Hyundai reported a net loss of 129.8 billion won ($114.95 million) for the fourth quarter ended in December compared with the average 784 billion profit estimate of analysts based on I/B/E/S Refinitiv data.

It was the automaker’s first net loss since it altered the accounting system in 2011. And though sales climbed 5% to 25.67 billion gained in the quarter, operating profit dropped 35 percent to 501 billion won.

It was the sixth successive annual net profit drop for Hyundai, which with Kia is the world’s No.5 automaker.

Hyundai blamed weakness in emerging market currencies and increasing investments as well as one-off prices such as corporate taxation for the weak results, but expects profitability to improve this year driven by new models.

It’s not the only automaker afflicted by a slowdown in China, the world’s biggest auto industry. U.S. automaker Ford Motor on Wednesday swung into a net quarterly loss, following submitting plummeting China earnings.

Hyundai’s China sales tumbled 23 percent in the fourth quarter, lagging the wider economy. For the whole year, Hyundai sold 790,000 vehicles at China – lower than its own target of 900,000 and almost flat from its six-year-low of 785,000 in 2017 when Seoul’s diplomatic row with Beijing hurt consumer opinion about Korean goods. Hyundai’s full capacity is 1.65 million vehicles in China.

Its joint venture might have shrunk into a loss in the fourth quarter from a year before, said Esther Yim, an analyst at Samsung Securities.

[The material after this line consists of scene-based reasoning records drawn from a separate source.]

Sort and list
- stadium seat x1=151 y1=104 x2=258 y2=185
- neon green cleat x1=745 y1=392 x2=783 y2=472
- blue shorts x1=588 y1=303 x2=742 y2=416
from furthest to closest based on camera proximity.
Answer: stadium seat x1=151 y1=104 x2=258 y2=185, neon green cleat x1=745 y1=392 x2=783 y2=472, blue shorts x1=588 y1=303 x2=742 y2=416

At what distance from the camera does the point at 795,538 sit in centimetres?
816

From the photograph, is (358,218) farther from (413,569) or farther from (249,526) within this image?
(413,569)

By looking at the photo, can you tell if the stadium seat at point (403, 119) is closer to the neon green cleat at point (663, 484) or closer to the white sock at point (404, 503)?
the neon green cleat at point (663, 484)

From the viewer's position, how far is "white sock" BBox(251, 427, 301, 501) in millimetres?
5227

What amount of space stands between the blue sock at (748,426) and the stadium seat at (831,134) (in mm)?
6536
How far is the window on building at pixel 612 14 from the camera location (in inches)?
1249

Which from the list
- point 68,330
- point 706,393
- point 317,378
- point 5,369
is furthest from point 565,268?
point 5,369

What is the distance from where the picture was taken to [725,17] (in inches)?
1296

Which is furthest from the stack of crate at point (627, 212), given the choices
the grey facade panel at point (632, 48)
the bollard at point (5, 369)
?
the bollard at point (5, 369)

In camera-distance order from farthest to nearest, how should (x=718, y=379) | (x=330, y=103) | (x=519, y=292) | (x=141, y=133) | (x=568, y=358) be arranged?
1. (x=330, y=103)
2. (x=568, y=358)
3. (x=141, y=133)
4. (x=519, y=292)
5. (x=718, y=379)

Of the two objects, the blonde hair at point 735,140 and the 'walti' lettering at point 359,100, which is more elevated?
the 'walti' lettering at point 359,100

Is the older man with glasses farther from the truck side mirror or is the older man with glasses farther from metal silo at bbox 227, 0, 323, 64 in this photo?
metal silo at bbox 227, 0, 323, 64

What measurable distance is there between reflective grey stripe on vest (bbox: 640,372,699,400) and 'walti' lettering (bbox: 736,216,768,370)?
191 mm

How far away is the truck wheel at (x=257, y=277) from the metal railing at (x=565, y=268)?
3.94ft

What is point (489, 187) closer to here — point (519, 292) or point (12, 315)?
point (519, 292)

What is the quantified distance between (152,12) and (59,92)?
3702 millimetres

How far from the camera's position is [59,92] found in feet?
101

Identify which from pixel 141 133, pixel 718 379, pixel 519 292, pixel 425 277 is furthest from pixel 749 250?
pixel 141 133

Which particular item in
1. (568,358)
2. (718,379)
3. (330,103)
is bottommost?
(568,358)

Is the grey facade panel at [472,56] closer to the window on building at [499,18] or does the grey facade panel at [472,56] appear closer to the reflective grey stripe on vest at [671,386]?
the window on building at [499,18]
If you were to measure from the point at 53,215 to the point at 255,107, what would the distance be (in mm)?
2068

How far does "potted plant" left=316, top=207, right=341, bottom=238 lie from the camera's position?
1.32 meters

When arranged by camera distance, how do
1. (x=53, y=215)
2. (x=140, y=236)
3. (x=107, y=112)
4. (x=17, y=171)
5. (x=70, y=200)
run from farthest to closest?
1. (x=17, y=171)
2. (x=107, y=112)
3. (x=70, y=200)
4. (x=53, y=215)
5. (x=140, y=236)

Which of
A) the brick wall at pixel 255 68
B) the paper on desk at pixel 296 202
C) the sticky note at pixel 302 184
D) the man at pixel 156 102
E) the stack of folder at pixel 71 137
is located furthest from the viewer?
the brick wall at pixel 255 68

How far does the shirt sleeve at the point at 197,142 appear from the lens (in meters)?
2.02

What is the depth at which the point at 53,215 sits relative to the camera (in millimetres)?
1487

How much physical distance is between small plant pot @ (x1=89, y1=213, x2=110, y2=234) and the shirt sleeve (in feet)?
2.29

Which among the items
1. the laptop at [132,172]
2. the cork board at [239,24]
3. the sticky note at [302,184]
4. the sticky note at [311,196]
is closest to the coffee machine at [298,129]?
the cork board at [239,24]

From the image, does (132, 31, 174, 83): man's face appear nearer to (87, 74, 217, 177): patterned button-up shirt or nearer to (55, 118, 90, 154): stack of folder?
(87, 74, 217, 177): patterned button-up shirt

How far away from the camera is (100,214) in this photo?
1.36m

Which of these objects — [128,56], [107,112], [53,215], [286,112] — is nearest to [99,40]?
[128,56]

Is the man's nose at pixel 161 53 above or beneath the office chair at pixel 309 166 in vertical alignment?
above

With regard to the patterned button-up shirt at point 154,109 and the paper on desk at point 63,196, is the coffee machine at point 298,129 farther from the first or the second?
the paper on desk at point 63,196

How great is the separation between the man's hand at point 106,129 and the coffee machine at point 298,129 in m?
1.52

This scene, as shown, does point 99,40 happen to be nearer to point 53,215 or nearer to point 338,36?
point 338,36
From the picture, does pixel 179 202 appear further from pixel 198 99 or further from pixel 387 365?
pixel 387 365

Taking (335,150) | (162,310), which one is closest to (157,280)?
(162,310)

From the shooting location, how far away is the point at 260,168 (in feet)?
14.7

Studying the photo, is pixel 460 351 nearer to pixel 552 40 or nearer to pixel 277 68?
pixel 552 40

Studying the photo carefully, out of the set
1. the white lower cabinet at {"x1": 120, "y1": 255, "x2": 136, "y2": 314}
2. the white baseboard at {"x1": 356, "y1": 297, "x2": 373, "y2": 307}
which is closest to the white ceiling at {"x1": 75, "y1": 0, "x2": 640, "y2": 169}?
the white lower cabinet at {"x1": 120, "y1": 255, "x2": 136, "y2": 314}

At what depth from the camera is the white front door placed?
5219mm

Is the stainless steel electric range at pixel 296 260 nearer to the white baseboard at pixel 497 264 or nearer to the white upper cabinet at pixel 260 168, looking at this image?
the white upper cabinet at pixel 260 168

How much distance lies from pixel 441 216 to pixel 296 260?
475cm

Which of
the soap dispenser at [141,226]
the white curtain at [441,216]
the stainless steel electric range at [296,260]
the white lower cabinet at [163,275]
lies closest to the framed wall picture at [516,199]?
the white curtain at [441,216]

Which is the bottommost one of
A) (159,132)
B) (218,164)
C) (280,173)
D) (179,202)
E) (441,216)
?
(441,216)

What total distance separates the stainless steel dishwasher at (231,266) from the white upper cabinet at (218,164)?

Hyundai earnings will recover this season after bottoming out. But the question is the strength of the recovery, which is anticipated to become weak,” she said.

“I anticipate earnings to miss market forecasts again this season as falling demand and increasing competition makes it difficult for Hyundai to pass along higher prices of vehicles to customers.”

“China demand is expected to be down 5 percent this year, and that I really don’t find a reason why Hyundai would improve earnings and outperform the market this year,” explained Angela Hong, an analyst at Nomura.

Hyundai’s U.S. sales slipped 1 percent this past year, compared to the market’s 0.2 percent fall, together with the automaker’s redesigned Santa Fe SUV failing to live up to its expectations.

The automaker is also bracing for possible U.S. tariffs on vehicle imports and also a U.S. investigation over how it handled a remember over engine defects.

Hyundai and Kia target for a 3 percent earnings growth this year – another tepid rise after they missed their earnings goal for a fourth consecutive year this past year.

Hyundai Motor shares closed 0.8 percent higher on Thursday after falling as much as 3.5 percent following the earnings announcement.